State how many lines of the items below contain the word "right". Give only the number.

[BEGIN Stored rows]

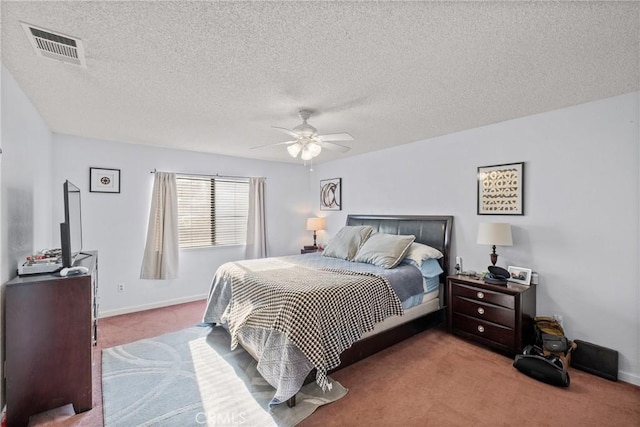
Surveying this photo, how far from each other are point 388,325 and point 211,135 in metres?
3.01

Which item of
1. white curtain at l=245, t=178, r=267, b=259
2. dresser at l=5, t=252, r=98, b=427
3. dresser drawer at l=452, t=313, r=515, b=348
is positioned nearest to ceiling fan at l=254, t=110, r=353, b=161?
dresser at l=5, t=252, r=98, b=427

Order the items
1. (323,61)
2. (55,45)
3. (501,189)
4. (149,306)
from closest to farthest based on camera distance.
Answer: (55,45)
(323,61)
(501,189)
(149,306)

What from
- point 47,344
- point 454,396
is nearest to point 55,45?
point 47,344

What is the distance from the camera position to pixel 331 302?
89.8 inches

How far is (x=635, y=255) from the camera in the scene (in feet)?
7.75

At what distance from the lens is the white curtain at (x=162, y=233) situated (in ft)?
13.4

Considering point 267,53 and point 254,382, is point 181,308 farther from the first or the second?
point 267,53

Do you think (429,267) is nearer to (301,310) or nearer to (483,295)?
(483,295)

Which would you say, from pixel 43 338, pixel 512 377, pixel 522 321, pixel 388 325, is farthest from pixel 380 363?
pixel 43 338

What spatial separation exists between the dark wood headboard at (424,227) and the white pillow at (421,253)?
0.15 metres

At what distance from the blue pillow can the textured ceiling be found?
5.23 feet

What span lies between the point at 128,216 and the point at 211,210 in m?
1.16

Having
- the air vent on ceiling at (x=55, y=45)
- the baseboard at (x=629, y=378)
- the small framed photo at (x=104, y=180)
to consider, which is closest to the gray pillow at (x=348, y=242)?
the baseboard at (x=629, y=378)

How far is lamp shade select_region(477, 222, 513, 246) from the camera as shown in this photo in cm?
285
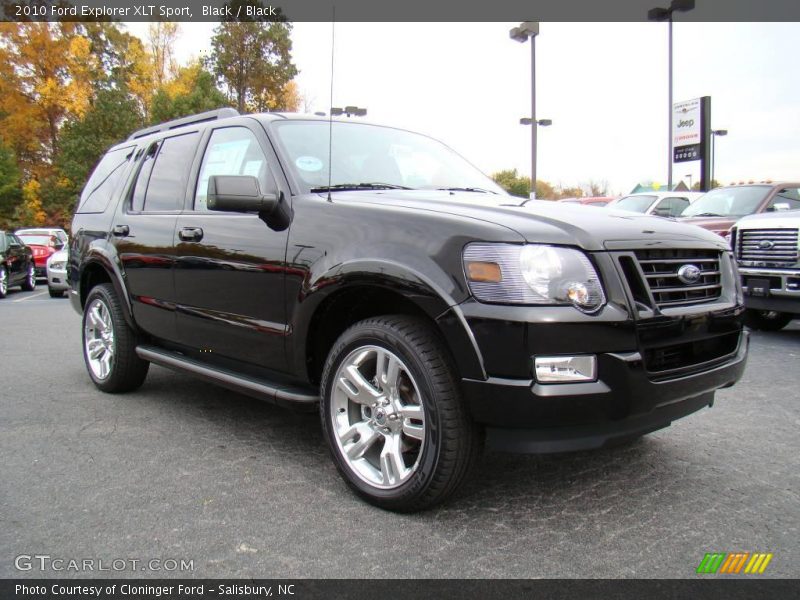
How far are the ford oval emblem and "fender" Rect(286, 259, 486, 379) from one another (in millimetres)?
1014

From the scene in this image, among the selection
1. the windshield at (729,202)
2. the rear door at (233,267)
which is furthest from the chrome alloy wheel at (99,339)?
the windshield at (729,202)

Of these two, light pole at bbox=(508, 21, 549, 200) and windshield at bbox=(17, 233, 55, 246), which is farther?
light pole at bbox=(508, 21, 549, 200)

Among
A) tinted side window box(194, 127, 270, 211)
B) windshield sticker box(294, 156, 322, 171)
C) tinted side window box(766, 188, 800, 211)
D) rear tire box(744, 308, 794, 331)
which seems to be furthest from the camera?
tinted side window box(766, 188, 800, 211)

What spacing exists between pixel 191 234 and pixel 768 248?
6270 mm

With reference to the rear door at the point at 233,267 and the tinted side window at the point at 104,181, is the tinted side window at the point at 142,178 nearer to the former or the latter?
the tinted side window at the point at 104,181

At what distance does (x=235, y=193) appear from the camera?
3188 millimetres

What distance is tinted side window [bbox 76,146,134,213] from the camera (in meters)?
5.16

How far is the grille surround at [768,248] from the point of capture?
713cm

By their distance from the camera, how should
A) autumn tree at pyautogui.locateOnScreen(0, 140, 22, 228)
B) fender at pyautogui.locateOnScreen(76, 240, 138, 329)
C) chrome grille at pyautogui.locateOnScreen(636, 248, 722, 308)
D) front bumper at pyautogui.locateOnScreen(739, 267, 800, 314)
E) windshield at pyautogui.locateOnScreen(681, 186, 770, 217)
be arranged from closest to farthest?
chrome grille at pyautogui.locateOnScreen(636, 248, 722, 308) → fender at pyautogui.locateOnScreen(76, 240, 138, 329) → front bumper at pyautogui.locateOnScreen(739, 267, 800, 314) → windshield at pyautogui.locateOnScreen(681, 186, 770, 217) → autumn tree at pyautogui.locateOnScreen(0, 140, 22, 228)

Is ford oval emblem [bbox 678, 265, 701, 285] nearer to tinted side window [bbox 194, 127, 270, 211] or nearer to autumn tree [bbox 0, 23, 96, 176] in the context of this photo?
tinted side window [bbox 194, 127, 270, 211]

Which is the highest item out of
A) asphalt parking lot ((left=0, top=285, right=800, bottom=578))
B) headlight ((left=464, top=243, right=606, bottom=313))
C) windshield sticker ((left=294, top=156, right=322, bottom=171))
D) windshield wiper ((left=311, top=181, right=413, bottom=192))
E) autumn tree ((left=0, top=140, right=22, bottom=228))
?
autumn tree ((left=0, top=140, right=22, bottom=228))

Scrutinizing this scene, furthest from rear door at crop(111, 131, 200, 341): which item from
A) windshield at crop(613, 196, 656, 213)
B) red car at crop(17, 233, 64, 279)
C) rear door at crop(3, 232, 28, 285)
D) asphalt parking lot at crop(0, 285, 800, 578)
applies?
red car at crop(17, 233, 64, 279)

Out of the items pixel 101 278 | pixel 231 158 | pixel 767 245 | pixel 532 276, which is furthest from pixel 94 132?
pixel 532 276

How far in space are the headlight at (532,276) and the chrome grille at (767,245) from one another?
5.67 metres
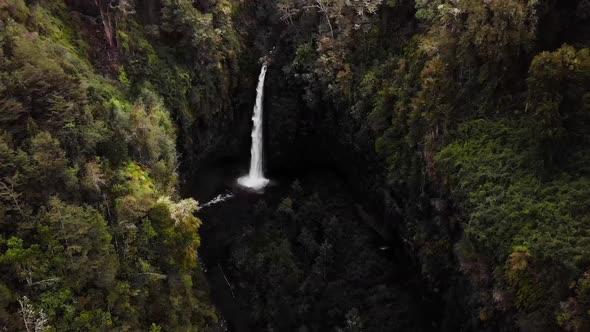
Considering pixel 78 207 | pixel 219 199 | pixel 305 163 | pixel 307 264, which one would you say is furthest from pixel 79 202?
pixel 305 163

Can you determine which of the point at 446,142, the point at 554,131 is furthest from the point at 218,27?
the point at 554,131

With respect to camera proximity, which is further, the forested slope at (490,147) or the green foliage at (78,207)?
the forested slope at (490,147)

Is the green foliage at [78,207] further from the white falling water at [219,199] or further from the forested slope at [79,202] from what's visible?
the white falling water at [219,199]

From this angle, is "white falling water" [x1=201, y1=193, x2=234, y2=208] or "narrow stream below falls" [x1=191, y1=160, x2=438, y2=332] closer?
"narrow stream below falls" [x1=191, y1=160, x2=438, y2=332]

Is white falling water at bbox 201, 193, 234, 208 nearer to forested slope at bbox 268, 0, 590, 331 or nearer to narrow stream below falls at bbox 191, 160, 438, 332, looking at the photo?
narrow stream below falls at bbox 191, 160, 438, 332

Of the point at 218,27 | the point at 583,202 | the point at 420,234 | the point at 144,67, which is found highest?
the point at 218,27

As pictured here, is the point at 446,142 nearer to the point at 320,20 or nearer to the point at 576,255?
the point at 576,255

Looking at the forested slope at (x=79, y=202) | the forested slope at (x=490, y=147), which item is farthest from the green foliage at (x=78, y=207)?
the forested slope at (x=490, y=147)

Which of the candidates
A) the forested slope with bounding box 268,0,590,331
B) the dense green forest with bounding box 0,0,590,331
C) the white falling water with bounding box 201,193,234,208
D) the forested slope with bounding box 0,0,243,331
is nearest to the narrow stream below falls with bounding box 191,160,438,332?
the dense green forest with bounding box 0,0,590,331
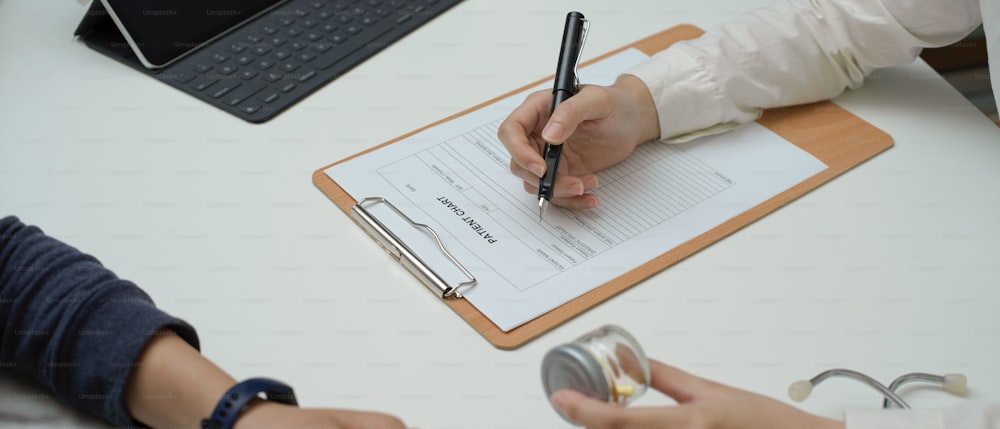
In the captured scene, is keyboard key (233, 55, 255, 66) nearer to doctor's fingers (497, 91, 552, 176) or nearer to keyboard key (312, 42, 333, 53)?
keyboard key (312, 42, 333, 53)

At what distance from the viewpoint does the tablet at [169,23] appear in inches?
41.2

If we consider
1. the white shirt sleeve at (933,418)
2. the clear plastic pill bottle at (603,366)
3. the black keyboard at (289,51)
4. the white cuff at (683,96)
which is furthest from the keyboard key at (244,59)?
the white shirt sleeve at (933,418)

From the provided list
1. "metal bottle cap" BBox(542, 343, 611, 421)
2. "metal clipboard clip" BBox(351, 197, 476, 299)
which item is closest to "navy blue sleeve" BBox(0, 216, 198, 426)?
"metal clipboard clip" BBox(351, 197, 476, 299)

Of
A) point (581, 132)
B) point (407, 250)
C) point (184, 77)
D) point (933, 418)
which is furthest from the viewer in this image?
point (184, 77)

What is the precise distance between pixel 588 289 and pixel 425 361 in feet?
0.54

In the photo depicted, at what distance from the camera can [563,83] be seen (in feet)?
3.04

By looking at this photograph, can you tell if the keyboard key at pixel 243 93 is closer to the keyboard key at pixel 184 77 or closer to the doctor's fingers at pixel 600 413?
the keyboard key at pixel 184 77

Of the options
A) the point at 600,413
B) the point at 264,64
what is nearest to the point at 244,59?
the point at 264,64

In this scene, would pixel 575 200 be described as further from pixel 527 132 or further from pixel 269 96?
pixel 269 96

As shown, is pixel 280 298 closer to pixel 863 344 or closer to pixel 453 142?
pixel 453 142

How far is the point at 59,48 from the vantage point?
1.10 metres

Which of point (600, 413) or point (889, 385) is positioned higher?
point (600, 413)

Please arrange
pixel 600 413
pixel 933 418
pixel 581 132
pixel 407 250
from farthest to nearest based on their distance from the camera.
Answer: pixel 581 132, pixel 407 250, pixel 933 418, pixel 600 413

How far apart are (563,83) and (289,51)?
381 millimetres
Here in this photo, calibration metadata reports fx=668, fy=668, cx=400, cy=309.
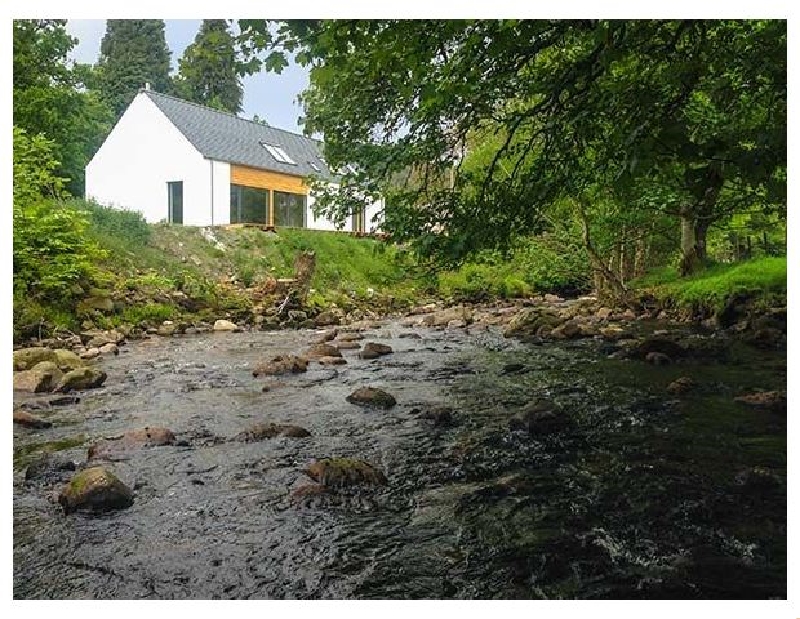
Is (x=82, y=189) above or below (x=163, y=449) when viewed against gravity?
above

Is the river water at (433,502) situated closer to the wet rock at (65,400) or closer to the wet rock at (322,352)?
the wet rock at (65,400)

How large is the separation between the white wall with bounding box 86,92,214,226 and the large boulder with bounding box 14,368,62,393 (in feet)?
16.1

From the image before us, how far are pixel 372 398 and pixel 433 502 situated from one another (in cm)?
189

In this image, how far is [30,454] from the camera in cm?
348

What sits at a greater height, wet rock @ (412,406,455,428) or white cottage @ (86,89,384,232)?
white cottage @ (86,89,384,232)

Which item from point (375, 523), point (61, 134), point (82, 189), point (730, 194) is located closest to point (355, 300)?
point (82, 189)

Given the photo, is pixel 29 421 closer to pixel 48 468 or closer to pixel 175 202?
pixel 48 468

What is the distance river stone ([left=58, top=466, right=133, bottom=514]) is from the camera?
2.63m

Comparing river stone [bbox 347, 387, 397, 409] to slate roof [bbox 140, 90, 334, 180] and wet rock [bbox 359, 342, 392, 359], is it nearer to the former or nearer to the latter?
wet rock [bbox 359, 342, 392, 359]

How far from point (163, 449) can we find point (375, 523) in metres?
1.55

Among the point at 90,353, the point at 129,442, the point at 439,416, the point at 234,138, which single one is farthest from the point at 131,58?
the point at 234,138

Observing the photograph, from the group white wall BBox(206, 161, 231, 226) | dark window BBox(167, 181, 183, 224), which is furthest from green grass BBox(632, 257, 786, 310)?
dark window BBox(167, 181, 183, 224)

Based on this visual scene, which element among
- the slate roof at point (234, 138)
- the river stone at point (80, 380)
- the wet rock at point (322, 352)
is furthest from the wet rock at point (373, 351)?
the slate roof at point (234, 138)
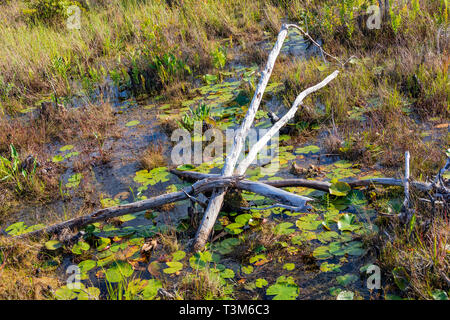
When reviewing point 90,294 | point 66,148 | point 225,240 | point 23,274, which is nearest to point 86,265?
point 23,274

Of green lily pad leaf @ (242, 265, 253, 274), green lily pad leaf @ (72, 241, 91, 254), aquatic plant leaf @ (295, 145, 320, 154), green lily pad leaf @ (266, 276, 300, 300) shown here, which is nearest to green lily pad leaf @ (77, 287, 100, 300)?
green lily pad leaf @ (72, 241, 91, 254)

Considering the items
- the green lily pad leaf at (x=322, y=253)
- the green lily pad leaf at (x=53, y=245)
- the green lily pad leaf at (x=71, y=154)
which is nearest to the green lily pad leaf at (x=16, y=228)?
the green lily pad leaf at (x=53, y=245)

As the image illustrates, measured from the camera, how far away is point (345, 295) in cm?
238

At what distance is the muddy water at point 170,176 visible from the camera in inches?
105

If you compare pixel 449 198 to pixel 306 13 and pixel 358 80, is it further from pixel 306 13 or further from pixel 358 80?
pixel 306 13

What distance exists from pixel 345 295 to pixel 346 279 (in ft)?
0.64

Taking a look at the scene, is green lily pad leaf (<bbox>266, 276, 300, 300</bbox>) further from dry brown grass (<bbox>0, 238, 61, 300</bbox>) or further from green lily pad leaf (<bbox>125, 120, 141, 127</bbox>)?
green lily pad leaf (<bbox>125, 120, 141, 127</bbox>)

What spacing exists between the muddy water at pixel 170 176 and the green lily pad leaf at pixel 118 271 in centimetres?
9

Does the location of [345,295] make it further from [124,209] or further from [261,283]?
[124,209]

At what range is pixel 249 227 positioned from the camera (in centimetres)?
322

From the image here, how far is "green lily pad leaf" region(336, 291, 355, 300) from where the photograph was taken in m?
2.37

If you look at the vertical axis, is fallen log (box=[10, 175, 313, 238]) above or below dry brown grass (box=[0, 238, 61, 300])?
above

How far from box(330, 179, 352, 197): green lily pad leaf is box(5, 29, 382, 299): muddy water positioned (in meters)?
0.16
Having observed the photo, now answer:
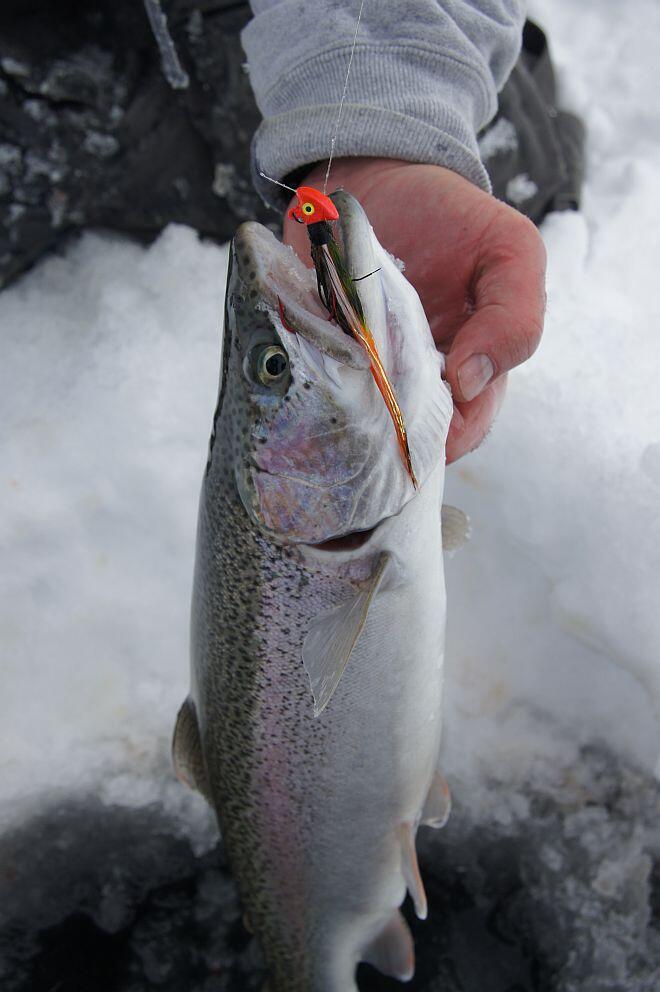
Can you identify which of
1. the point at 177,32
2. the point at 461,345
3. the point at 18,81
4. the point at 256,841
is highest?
the point at 461,345

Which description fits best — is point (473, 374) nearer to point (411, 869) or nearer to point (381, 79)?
point (381, 79)

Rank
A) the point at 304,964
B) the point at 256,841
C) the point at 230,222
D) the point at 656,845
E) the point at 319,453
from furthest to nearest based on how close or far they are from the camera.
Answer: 1. the point at 230,222
2. the point at 656,845
3. the point at 304,964
4. the point at 256,841
5. the point at 319,453

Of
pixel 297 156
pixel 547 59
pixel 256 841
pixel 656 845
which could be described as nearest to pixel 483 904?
pixel 656 845

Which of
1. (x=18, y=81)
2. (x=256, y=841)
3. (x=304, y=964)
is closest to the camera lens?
(x=256, y=841)

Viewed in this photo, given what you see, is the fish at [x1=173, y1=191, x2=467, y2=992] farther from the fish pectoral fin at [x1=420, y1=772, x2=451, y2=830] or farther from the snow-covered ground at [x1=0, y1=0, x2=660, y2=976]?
the snow-covered ground at [x1=0, y1=0, x2=660, y2=976]

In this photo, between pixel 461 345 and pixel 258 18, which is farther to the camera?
pixel 258 18

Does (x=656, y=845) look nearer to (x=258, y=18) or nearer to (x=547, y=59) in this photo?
(x=258, y=18)

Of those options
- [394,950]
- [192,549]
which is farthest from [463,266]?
[394,950]
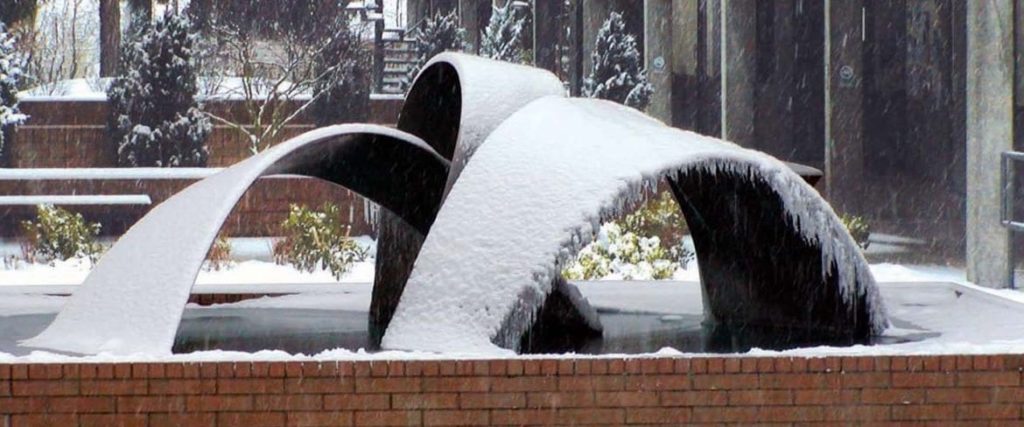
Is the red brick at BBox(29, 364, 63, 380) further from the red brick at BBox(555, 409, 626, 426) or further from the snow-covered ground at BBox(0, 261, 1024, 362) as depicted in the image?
the red brick at BBox(555, 409, 626, 426)

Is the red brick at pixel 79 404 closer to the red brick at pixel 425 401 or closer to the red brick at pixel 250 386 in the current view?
the red brick at pixel 250 386

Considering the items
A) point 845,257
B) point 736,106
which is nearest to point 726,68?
point 736,106

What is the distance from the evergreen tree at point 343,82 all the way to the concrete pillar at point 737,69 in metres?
7.66

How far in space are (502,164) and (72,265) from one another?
12976 millimetres

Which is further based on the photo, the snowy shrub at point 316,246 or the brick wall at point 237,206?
the brick wall at point 237,206

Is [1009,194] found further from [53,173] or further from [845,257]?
[53,173]

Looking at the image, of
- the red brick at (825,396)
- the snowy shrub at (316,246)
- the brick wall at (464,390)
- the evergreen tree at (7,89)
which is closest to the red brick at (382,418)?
the brick wall at (464,390)

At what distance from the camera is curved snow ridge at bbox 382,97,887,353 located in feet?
26.0

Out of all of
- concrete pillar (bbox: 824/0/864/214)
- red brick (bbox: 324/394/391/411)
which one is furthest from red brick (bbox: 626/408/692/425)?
concrete pillar (bbox: 824/0/864/214)

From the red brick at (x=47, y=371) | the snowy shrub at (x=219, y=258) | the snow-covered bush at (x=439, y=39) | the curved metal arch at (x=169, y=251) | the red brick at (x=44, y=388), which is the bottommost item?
the snowy shrub at (x=219, y=258)

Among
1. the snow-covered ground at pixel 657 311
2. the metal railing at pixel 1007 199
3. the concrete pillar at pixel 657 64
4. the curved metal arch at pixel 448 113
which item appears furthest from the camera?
Result: the concrete pillar at pixel 657 64

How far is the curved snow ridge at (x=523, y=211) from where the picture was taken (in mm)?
7914

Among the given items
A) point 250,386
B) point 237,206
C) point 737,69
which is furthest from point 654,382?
point 237,206

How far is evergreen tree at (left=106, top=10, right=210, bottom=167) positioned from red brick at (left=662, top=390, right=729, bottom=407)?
20.2 meters
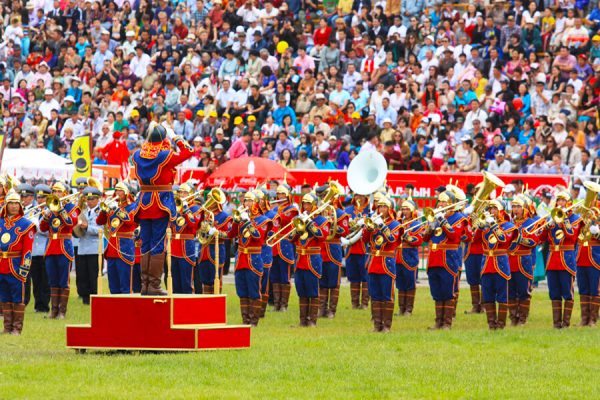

[END Stored rows]

**Result below**
8